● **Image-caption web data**
⁂
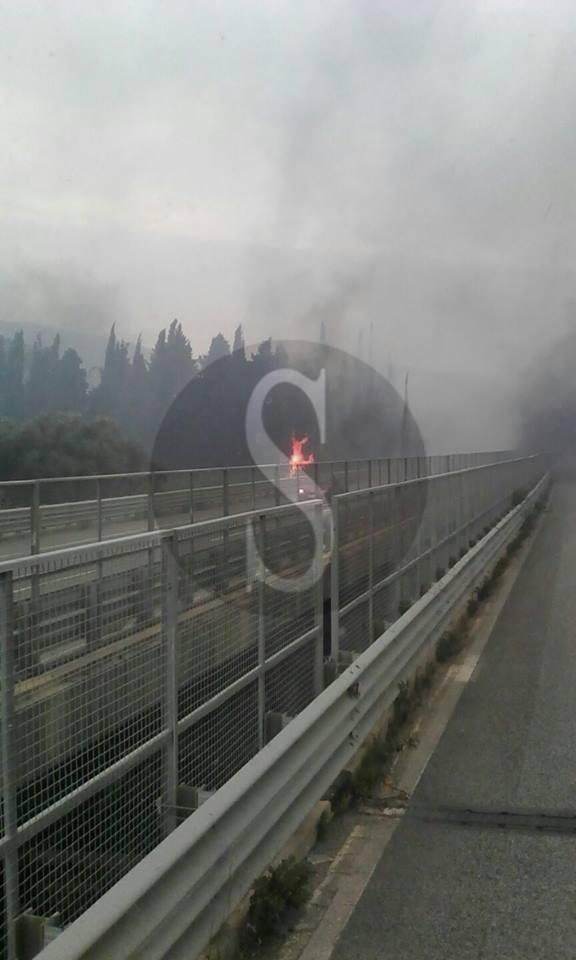 #Sicilia. L'isola brucia mentre lo scirocco impazza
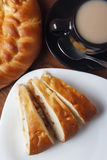 Świeży domowej roboty jabłczany kulebiak i herbata z mlekiem na drewnianym tle obraz stock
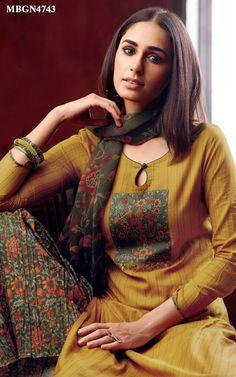 Chudi Neck Designs, Salwar Neck Designs, Churidar Designs, Kurta Neck Design, Neckline Designs, Kurta Designs Women, Dress Neck Designs, Blouse Designs, Indian Designer Outfits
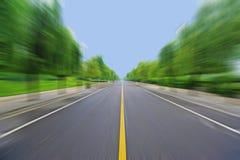 Estrada reta sob o céu azul Foto de Stock Royalty Free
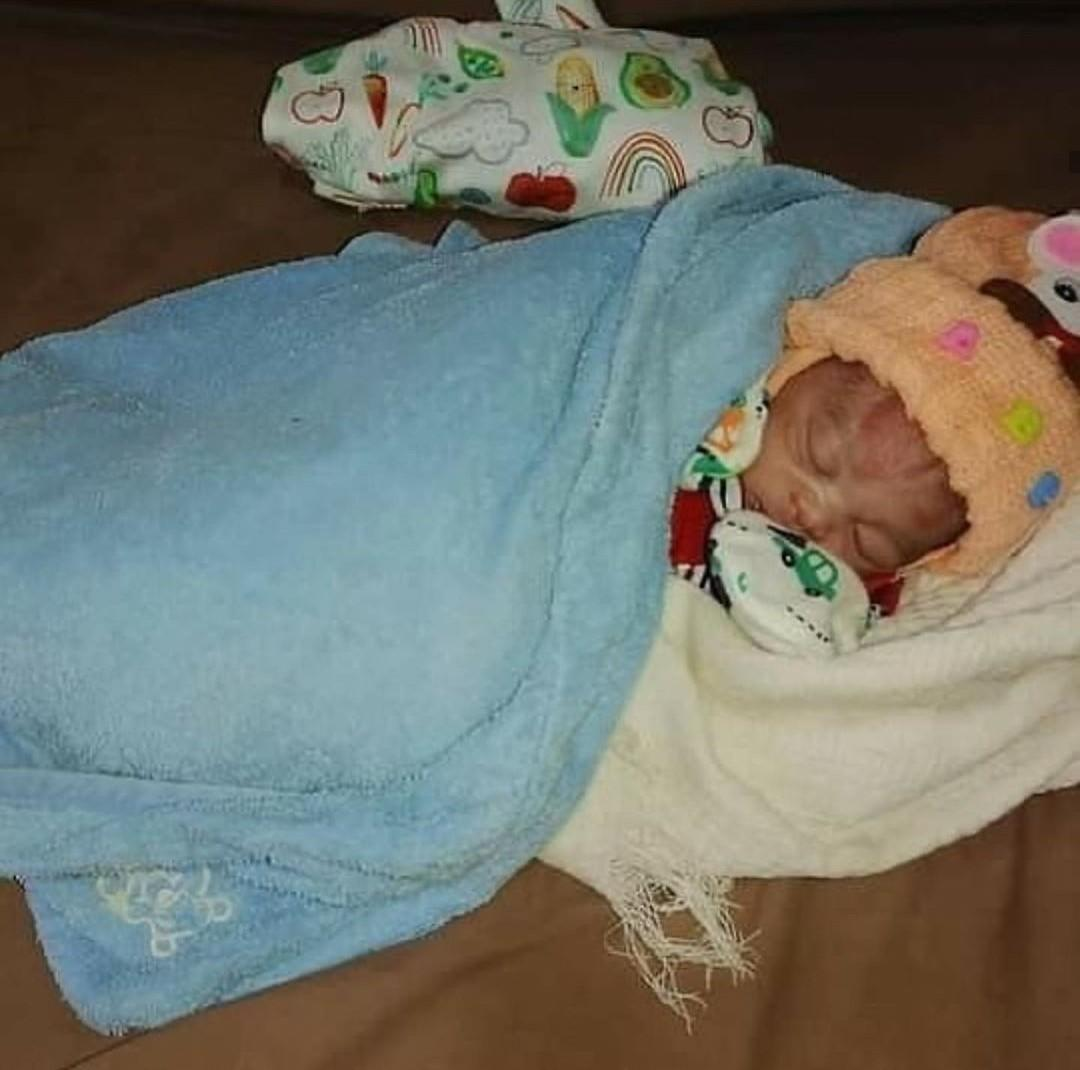 Good Samaritans rescue newborn baby dumped in a soakaway (Photos)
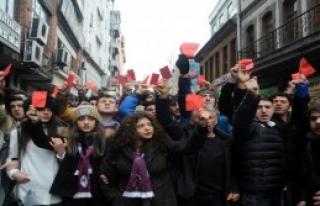 Taraftarlardan Kırmızı Kartlı Yürüyüş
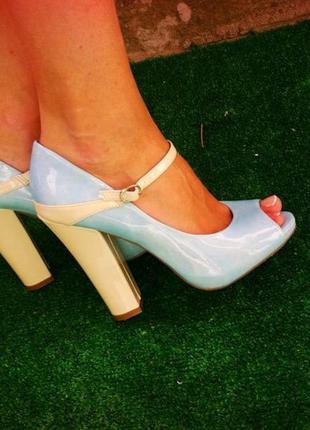 Туфли лаковые нежно-голубые широкий каблук
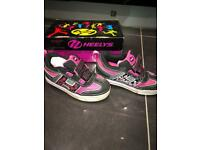 HEELYS 'Blossom' x2 Uk12 Trainers 2 Wheels ~Excellent Condition. + Box & Tools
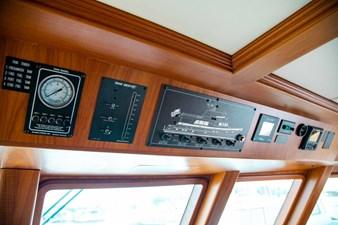 Barbara Sue II 14 16_2777536_2015_outer_reef_yachts_82_cpmy_barbara_sue_ii_helm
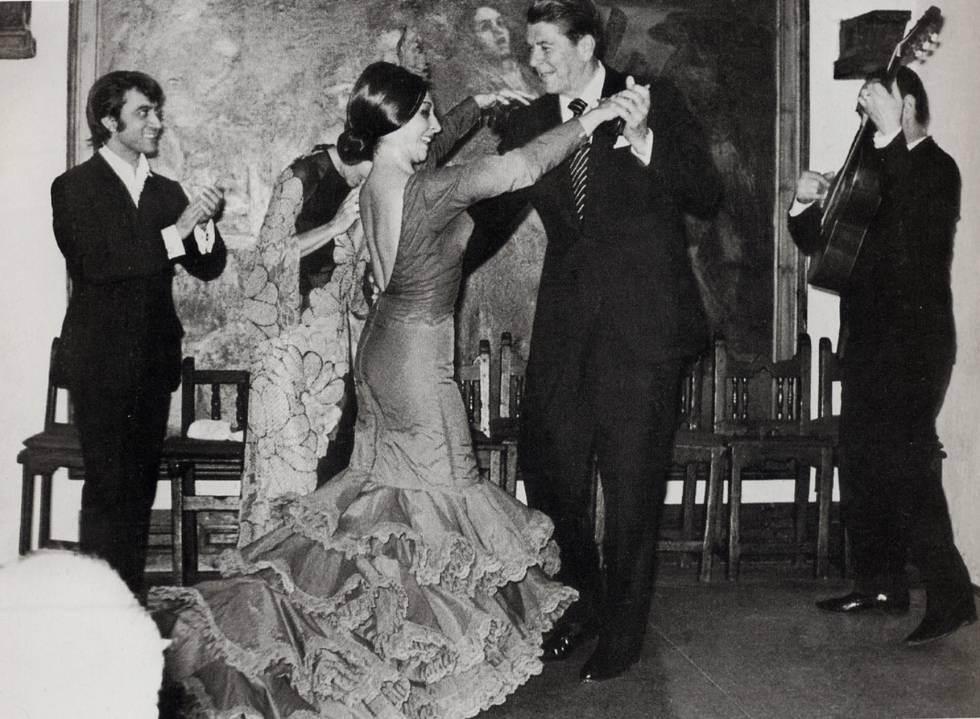 Ronald Reagan, entonces gobernador de California, baila con Lucero Tena en esta foto de 1972.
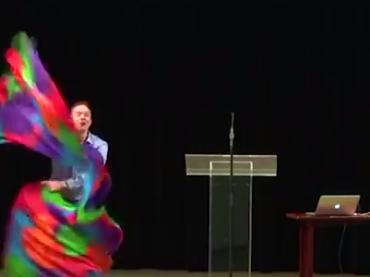 Gruppo omofobo apre il convegno con una pazza che sventola bandiere rainbow – il video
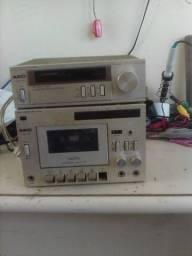 Deck e rádio AIKO precisa de manutenção.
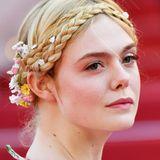 Auch das Flechtstyling mit Blümchen im Haar passt perfekt zu Ellesromantischem Look.
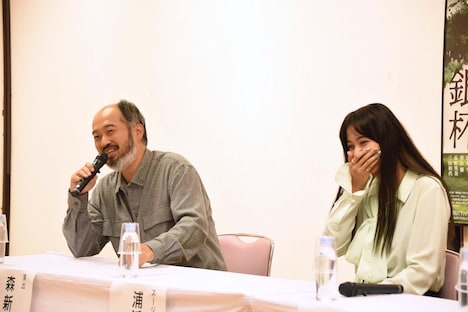 「The Silver Tassie 銀杯」制作発表会より、森新太郎(左)に「『うおー!』と言いながら荷車か何かを引いていた」とテレビ出演時のエピソードを明かされ、恥ずかしそうに笑う浦浜アリサ(右)。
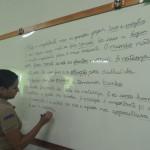 Escrevendo na lousa as frases formadas com as palavras escolhidas peos alunos.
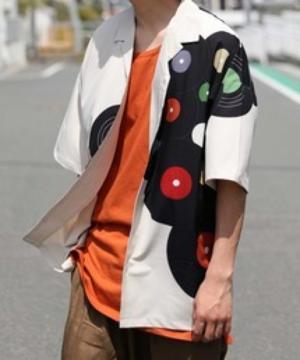 芸能人がピーチケパーチケで着用した衣装シャツ/ブラウス
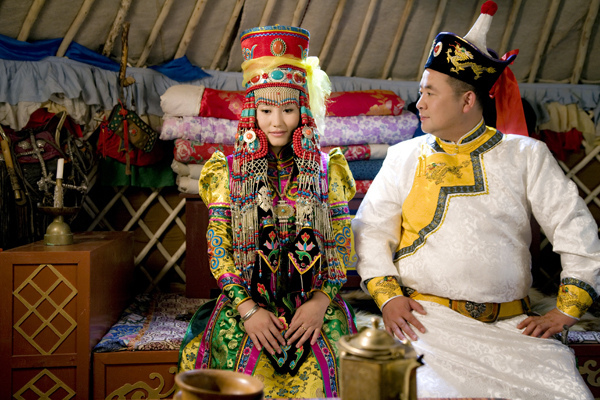 budaya persandingan masyarakat mongolia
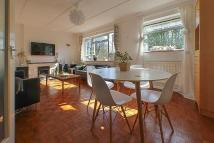2 bed Flat to rent in South Park Hill Road...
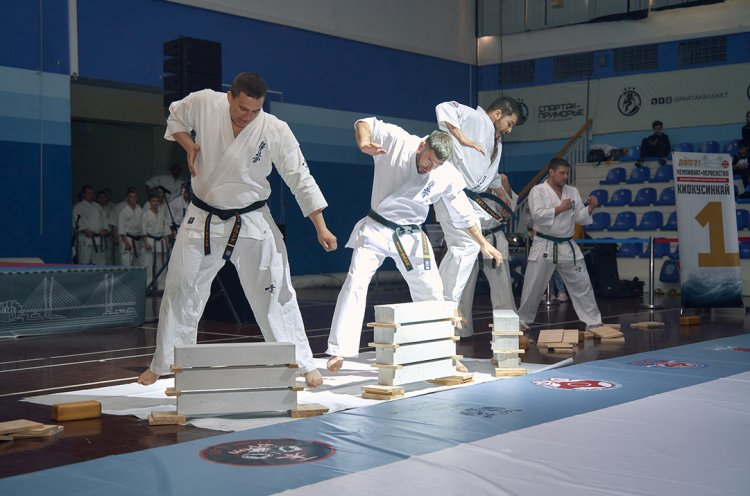 Приморцы успешно выступили на домашнем чемпионате ДФО по киокусинкай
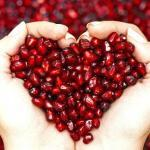 use pomegranate oil to help with dry winter skin
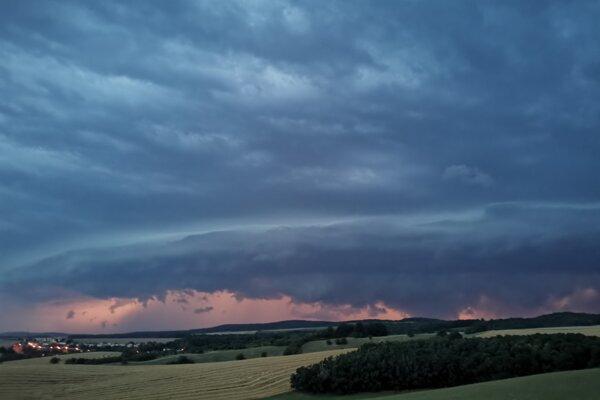 Niektoré búrky sú fotogenické, no spúšť po nich býva veľká.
⁂
● **ASSIGNED TASK**
From the records above, transcribe only the stretch from the line with "Туфли лаковые нежно-голубые широкий каблук" through the line with "Ronald Reagan, entonces", keeping both ends. Omit pictures.

● **TASK RESPONSE**
 Туфли лаковые нежно-голубые широкий каблук
 HEELYS 'Blossom' x2 Uk12 Trainers 2 Wheels ~Excellent Condition. + Box & Tools
 Barbara Sue II 14 16_2777536_2015_outer_reef_yachts_82_cpmy_barbara_sue_ii_helm
 Ronald Reagan, entonces gobernador de California, baila con Lucero Tena en esta foto de 1972.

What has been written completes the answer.